Survival this year will depend on seeing beyond the crisis mentality. Every smart plan for 2008 must have a fall-back option.

Colin Benjamin

Smart companies are going to prepare a two-track plan for their business for the rest of this year – a short-term plan for the rest of this financial year and a lock-down plan for the next financial year.

We have just seen gold go through $US1000, and it is likely to go further in the next month if George Bush is able to agree with Israel this week to reinstate Iran as the “evil empire” and McCain and his Dad’s Army team campaign for military expansion in the Middle East. 

We have seen the two Andrews story (see below) show both sides of the global realignment away from the Coalition of the Willing warrior economies to the emergence of the BRIC (Brazil, Russia, China and India) economies.

Andrew Scott at Centro is struggling to stay afloat past 15 February as the financial institutions go into free-fall beyond the US sub-prime and related collapse in retail property values, at the same time as Andrew Forrest shows that vision and longer term thinking about mining resources has made him one of Australia’s richest men.

While the media will be filled with the US soap opera until that race stops in November, the incoming Rudd/Swan/Tanner team will be hunting down any part of the outgoing administration’s forward estimates to find savings in excess of $15 billion in a desperate attempt to convince the RBA that we can continue to fly below the no-go line of 3% inflation.

The reality is that all central banks are going to pump funds into the American market in this presidential election year as hundreds of financial institutions change CEO – and scramble for survival as the credit crunch becomes a liquidity drought for many small and medium enterprises that face the same problems as Centro and Countrywide; a total inability to roll over their lines of credit.

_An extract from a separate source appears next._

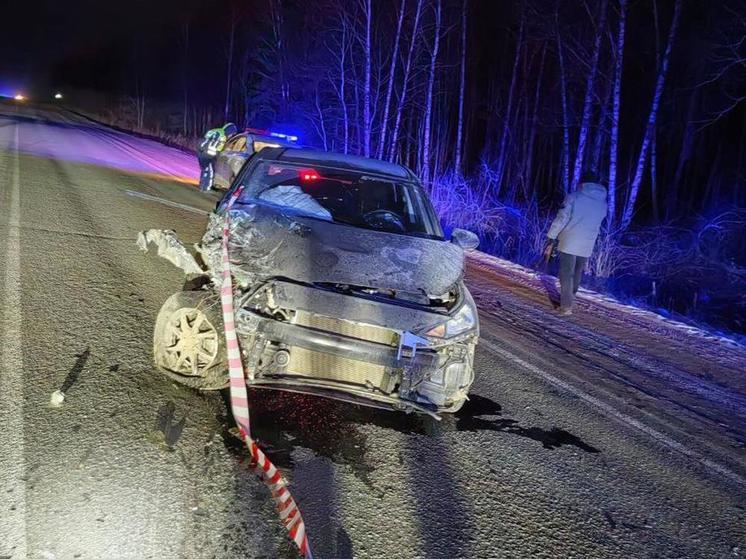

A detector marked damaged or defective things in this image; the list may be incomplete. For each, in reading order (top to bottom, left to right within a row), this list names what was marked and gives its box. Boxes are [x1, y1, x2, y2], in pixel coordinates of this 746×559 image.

damaged grey car [139, 149, 476, 416]
broken headlight housing [422, 304, 474, 340]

This year has all the prospects of a disaster for companies that have invested their hopes on an expanding US and European economy. As a result, the rest of this financial year will represent a crisis of confidence for the lenders and corporate treasurers who have large numbers of staff living on high-risk prospects that require consistent household expenditures.

Consumer confidence levels from the Roy Morgan Values Segments survey show that there is a canyon-like gap between the affluential NEOs (new economic order) who believe that their bonus and returns from a few years of record growth will continue, and the lower income household sector and middle class who are already finding that real costs are going through the roof.

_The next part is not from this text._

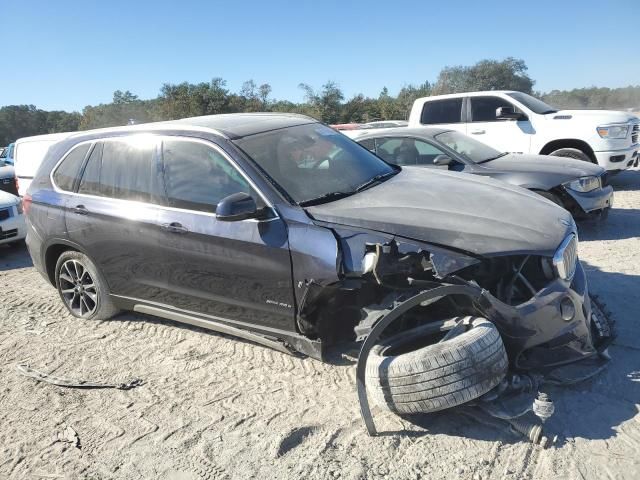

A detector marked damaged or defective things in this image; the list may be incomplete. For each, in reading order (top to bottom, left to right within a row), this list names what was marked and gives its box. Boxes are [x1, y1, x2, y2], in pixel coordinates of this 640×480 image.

The efforts of Tanner and Gillard to keep a lid on wages and salaries will come under massive pressure from a trade union movement that is beginning to see that its members are the real losers from the last few years while those who were on guaranteed incomes, AWAs and corporate executive payrolls have had the extra cash to buy new cars and take trips overseas.

In the next financial year opportunities emerge for any small business that can disaggregate the value chains of larger industries through the use of new technologies, software solutions and service contracts that enable downsizing and outsourcing of fixed staff costs.

There will be a shift to longer term strategies that have a return on investment below 12% but a consistently higher return on capital as price-earnings ratios get better with declining interest in equities and greater interest in bonds. Companies that can expand their trade contacts overseas and reduce their terms of trade will expand offshore rather than look to the domestic market for significant expansion.

The good news is there, however, for Australian companies that are making the most of our contacts in China and India (despite the best efforts of the cricket establishment) to extend long-term investments in service industries, technology transfers and in particular education and health-related services. As these countries dramatically increase their middle class they will look to mobile and committed staff to develop the range and quality of their domestic capabilities.

Those who can see beyond the crisis mentality have the best prospects of planning for a brighter future in 2009.